=== Written problem ===
Extract every line in the rows below that contains the word "furthest". Treat the match as case-sensitive.

=== Data shown ===
** START **

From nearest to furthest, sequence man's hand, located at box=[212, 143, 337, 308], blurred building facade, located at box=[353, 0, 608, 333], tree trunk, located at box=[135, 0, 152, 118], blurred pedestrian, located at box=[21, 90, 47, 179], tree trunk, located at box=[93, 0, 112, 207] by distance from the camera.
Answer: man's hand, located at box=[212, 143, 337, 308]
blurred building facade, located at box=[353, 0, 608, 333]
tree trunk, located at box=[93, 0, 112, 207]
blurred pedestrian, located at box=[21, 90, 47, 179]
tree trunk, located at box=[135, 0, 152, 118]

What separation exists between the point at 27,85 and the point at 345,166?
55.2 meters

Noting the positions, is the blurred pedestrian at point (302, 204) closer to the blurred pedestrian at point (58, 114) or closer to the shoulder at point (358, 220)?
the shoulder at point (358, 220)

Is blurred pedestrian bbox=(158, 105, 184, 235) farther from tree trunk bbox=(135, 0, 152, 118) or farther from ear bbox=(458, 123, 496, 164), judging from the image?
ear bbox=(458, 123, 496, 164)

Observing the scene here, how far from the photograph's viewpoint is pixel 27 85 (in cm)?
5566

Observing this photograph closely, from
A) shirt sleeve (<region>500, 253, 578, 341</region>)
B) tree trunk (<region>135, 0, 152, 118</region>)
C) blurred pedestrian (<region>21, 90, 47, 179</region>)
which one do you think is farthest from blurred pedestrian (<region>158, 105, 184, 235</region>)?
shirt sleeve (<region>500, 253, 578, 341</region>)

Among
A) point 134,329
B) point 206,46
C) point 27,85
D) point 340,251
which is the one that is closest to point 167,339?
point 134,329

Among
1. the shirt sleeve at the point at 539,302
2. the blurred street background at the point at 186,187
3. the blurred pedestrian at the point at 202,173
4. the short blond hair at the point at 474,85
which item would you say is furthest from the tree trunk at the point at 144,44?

** END **
** START **

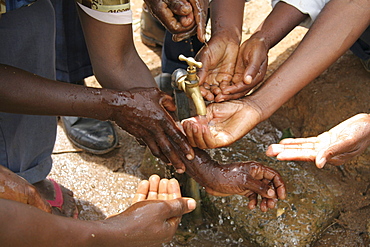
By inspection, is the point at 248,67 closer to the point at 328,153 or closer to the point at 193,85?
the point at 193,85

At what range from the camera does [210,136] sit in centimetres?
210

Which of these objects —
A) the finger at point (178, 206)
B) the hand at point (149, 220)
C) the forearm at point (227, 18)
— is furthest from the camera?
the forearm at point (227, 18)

** END **
** START **

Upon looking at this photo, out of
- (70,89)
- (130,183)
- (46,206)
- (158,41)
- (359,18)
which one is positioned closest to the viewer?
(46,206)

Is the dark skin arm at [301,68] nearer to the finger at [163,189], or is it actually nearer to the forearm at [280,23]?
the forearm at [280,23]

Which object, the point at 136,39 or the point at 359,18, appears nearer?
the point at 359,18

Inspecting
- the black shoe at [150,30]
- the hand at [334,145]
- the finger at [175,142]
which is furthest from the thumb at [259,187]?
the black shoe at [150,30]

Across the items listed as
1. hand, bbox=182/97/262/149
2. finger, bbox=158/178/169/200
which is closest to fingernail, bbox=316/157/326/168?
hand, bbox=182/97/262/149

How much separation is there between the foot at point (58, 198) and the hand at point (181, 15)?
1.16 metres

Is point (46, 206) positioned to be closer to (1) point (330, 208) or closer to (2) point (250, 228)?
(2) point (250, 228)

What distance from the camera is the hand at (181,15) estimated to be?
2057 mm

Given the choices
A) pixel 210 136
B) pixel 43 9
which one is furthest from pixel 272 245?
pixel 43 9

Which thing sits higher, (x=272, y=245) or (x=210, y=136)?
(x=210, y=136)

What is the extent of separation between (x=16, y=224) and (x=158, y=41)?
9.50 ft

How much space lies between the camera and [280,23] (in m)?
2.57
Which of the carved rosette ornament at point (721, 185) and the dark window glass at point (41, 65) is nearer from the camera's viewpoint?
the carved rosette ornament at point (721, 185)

** END **

=== Correct output ===
From nearest to furthest, sequence man's hand, located at box=[212, 143, 337, 308], blurred building facade, located at box=[353, 0, 608, 333], tree trunk, located at box=[135, 0, 152, 118], blurred pedestrian, located at box=[21, 90, 47, 179], tree trunk, located at box=[93, 0, 112, 207] by distance from the camera.
which item would you say is furthest from the tree trunk at the point at 144,44?
— is furthest from the camera?
which is furthest from the thumb at [259,187]?
which one is furthest from pixel 272 245?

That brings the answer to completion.